A taxi took me across the Fens to Upper Mayhem. Dismal at the gate, now in his prime of about four years old, licked my boots as if they’d been polished with meat paste, a greeting returned by a smack at his well-fed flank. “What do you feed him on?” I asked Clegg who’d come out on hearing the taxi.
“He lays in the fields for hours like a heap of mud, till he gets a rabbit. He brought one back for the pot last week.”
I took half an hour, over mugs of tea, describing my run to Greece, and then I gave him a cheque for five hundred pounds. “Spend it on expenses, if you think it’s too much for yourself.”
“It’ll come in handy.”
I put other cheques for phone, electricity, and local tax into their envelopes, throwing the rest of the mail away except for a plain brown envelope with only my name on it, a short typed message inside saying: “You’re a marked man Cullen. You fucked us around, but we’ll get you.”
I handed it to Clegg. “How did this come?”
“It must have been dropped in while I was out walking with Dismal. I assumed it was a thank you note for the ten quid you sent to the village hall fund.” He adjusted his false teeth to make a smile. “Look’s like shit’s creek again. You’re always in the wars.” He washed mugs at the sink. “You’ll have to lie low for a bit.”

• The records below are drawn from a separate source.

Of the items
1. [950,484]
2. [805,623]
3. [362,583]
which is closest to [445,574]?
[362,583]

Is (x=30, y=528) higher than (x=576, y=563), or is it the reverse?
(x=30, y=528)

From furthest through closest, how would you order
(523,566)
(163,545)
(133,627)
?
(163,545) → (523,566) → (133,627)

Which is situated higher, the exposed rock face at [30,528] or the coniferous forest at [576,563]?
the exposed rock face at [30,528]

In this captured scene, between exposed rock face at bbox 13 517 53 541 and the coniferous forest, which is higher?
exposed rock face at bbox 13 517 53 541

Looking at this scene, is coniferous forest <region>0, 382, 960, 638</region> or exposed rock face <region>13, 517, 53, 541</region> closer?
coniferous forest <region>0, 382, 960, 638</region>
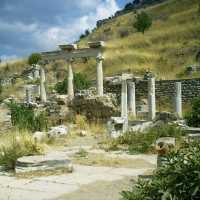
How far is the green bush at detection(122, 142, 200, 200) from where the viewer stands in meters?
4.99

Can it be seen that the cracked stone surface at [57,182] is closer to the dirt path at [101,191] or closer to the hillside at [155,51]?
the dirt path at [101,191]

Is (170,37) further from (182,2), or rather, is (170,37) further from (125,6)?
(125,6)

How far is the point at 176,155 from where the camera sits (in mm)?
5742

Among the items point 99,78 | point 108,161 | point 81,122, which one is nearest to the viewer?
point 108,161

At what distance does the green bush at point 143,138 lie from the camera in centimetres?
1298

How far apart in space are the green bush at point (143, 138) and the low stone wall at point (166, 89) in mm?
13943

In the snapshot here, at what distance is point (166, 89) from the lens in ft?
97.8

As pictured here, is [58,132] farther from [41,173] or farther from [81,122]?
[41,173]

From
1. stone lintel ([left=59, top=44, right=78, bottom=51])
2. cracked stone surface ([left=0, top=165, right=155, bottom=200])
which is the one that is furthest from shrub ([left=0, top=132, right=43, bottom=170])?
stone lintel ([left=59, top=44, right=78, bottom=51])

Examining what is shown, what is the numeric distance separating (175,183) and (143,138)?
8.39m

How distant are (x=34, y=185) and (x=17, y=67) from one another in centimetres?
5562

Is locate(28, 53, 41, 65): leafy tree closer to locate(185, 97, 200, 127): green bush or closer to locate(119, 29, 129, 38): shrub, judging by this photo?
locate(119, 29, 129, 38): shrub

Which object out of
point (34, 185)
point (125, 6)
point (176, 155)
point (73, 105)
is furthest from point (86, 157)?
point (125, 6)

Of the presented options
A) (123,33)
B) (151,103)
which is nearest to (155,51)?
(123,33)
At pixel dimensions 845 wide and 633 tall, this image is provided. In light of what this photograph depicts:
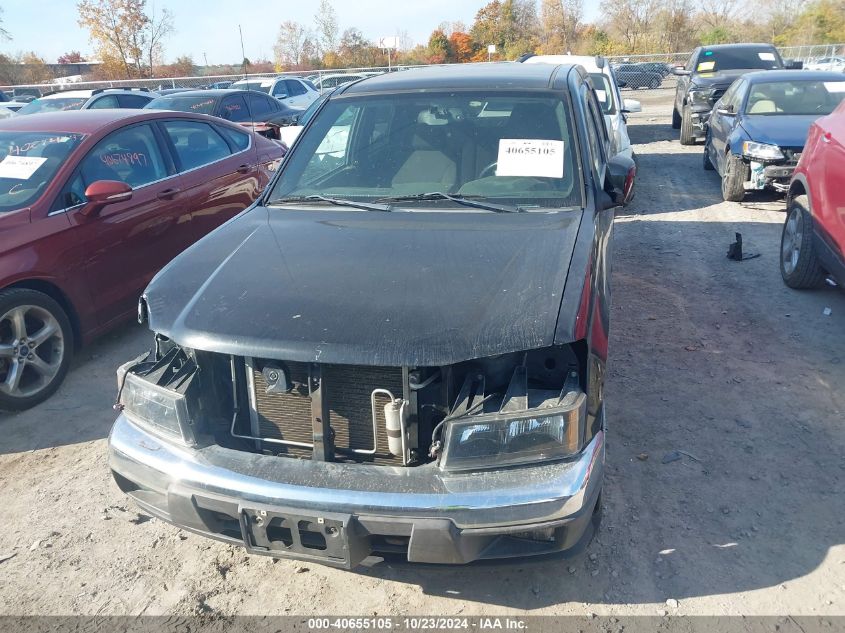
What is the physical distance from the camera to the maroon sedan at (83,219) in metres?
4.24

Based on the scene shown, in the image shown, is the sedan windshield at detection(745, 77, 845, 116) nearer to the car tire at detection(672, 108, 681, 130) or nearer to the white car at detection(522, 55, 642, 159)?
the white car at detection(522, 55, 642, 159)

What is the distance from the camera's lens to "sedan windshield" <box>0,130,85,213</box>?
14.7 ft

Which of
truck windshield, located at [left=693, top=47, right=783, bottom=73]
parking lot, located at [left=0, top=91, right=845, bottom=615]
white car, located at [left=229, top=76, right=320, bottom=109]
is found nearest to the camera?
parking lot, located at [left=0, top=91, right=845, bottom=615]

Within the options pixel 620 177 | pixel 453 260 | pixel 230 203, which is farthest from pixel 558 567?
pixel 230 203

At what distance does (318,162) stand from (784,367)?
3.27 m

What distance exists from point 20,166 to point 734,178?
25.1 ft

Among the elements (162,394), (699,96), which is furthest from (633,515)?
(699,96)

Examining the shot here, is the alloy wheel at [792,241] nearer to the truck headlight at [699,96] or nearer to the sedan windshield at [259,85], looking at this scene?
the truck headlight at [699,96]

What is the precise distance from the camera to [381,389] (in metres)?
2.41

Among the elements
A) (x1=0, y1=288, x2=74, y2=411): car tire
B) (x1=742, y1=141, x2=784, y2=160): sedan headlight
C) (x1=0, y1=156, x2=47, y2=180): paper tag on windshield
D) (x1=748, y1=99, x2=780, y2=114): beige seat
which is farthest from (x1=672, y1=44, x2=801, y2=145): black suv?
(x1=0, y1=288, x2=74, y2=411): car tire

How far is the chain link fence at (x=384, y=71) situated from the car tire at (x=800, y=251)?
17635 millimetres

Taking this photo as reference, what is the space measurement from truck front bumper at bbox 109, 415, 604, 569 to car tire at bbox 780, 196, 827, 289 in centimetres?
398

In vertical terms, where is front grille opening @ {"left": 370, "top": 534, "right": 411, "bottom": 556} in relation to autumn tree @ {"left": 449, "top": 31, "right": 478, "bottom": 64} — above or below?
below

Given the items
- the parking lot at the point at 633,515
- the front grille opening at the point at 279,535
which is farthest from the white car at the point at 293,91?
the front grille opening at the point at 279,535
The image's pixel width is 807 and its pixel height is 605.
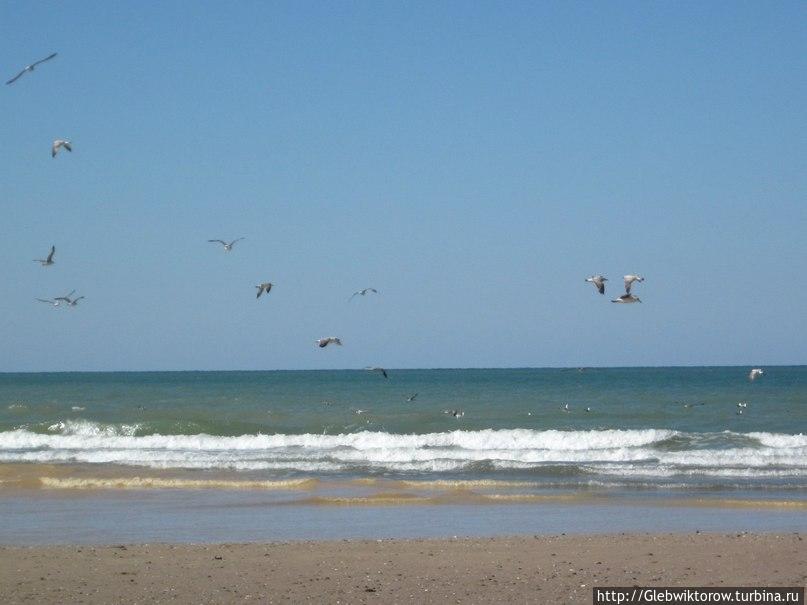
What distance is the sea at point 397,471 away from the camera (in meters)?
15.5

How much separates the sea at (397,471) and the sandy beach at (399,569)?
1468mm

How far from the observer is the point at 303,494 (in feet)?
62.5

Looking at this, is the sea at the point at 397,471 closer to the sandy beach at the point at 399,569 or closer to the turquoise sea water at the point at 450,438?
the turquoise sea water at the point at 450,438

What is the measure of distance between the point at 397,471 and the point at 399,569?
11662 millimetres

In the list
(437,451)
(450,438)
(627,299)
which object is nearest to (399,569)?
(627,299)

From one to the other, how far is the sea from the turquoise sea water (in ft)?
0.33

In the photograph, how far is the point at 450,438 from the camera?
34344 millimetres

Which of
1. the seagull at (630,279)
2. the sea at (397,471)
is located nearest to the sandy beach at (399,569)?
the sea at (397,471)

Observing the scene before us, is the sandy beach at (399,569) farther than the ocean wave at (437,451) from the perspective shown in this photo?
No

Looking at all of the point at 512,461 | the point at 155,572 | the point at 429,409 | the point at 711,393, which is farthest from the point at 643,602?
the point at 711,393

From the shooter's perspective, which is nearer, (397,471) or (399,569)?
(399,569)

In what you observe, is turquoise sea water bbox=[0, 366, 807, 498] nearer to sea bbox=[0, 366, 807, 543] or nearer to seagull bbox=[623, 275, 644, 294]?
sea bbox=[0, 366, 807, 543]

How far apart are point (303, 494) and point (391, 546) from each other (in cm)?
647

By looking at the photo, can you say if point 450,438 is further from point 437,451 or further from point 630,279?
point 630,279
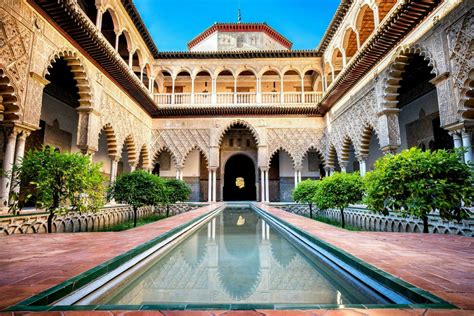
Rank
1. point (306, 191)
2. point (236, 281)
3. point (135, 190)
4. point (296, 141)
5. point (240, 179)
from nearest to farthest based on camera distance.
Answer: point (236, 281) → point (135, 190) → point (306, 191) → point (296, 141) → point (240, 179)

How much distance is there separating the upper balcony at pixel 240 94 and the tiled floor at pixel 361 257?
10217 millimetres

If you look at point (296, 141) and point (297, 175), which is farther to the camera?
point (297, 175)

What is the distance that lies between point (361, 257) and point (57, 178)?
15.0 feet

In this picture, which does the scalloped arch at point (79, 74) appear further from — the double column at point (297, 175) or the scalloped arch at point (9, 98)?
the double column at point (297, 175)

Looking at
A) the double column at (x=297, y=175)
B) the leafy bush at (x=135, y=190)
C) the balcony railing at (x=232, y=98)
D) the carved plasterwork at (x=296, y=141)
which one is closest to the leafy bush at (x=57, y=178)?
the leafy bush at (x=135, y=190)

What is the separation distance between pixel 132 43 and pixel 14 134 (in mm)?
6487

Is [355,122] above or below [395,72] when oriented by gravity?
below

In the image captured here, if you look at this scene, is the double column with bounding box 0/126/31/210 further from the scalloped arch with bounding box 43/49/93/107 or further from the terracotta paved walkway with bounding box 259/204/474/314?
the terracotta paved walkway with bounding box 259/204/474/314

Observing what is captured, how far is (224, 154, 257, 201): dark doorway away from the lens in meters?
17.8

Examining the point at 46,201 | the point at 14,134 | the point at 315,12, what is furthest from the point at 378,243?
the point at 315,12

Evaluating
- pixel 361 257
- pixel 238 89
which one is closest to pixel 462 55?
pixel 361 257

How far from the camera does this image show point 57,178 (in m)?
4.34

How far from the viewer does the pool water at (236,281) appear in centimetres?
157

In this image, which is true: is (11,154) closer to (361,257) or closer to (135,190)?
(135,190)
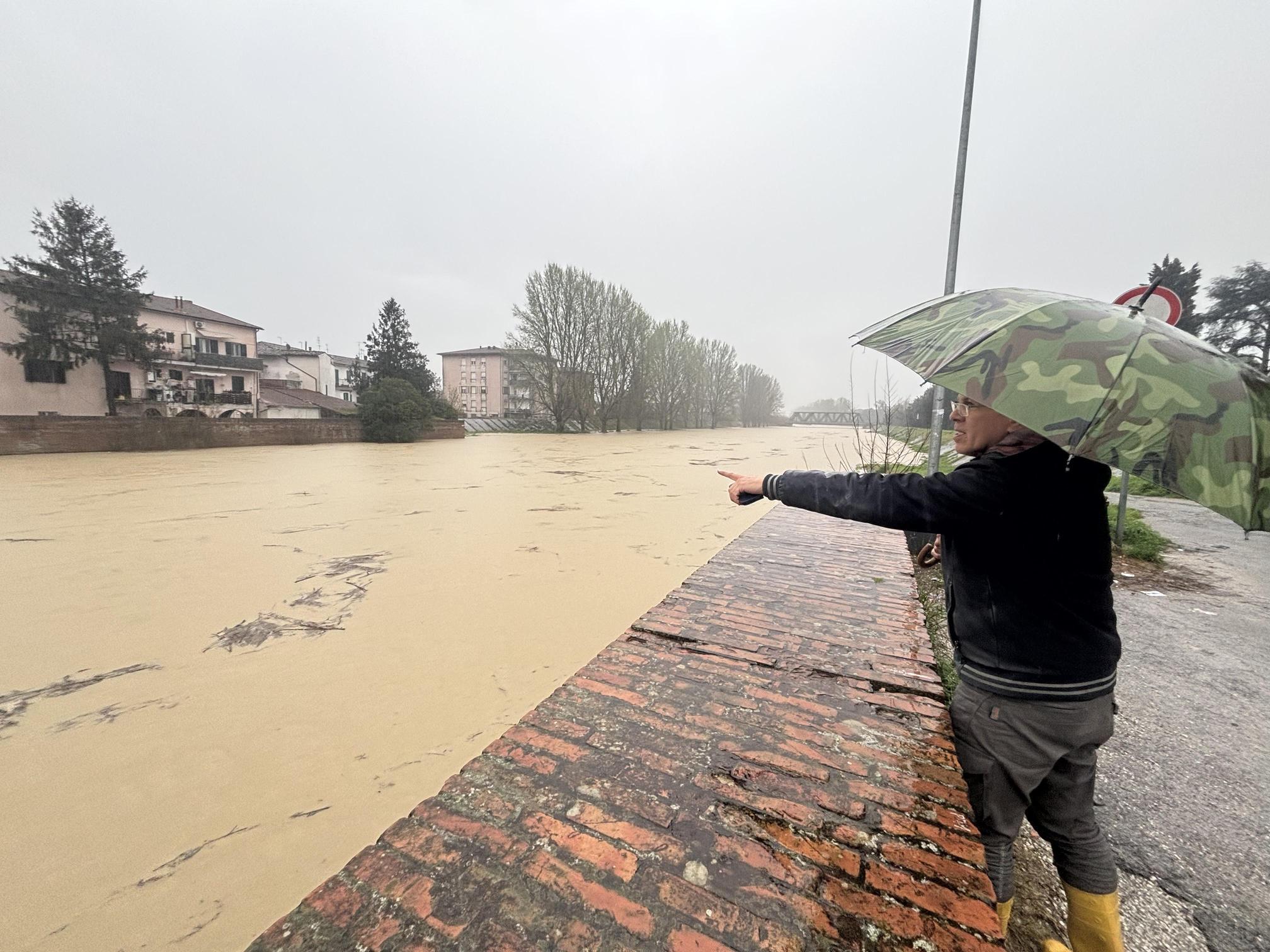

But how? Where? And did I want to? Could I? How possible was it to hide from the inevitable? But whatever in my previous life had been inevitable? I was alive, wasn’t I? Chance and coincidence had willingly guided my survival so far. Even so, it would be idle and careless, as well as stupid, not to go through the possibilities, even if only to know what not to do. I opened the map, to look up the deepest hiding place, of which, I decided, there were seven.
First, I could stay on with Clegg (and Dismal) and thumb my nose at whatever would come to get me, but that notion was too obvious, so I scrubbed it.
Second, why not go on bended knees and ask for sanctuary from Frances? For a start, she might not believe the story I’d have to spin. Most of all, I wouldn’t want to put her in danger.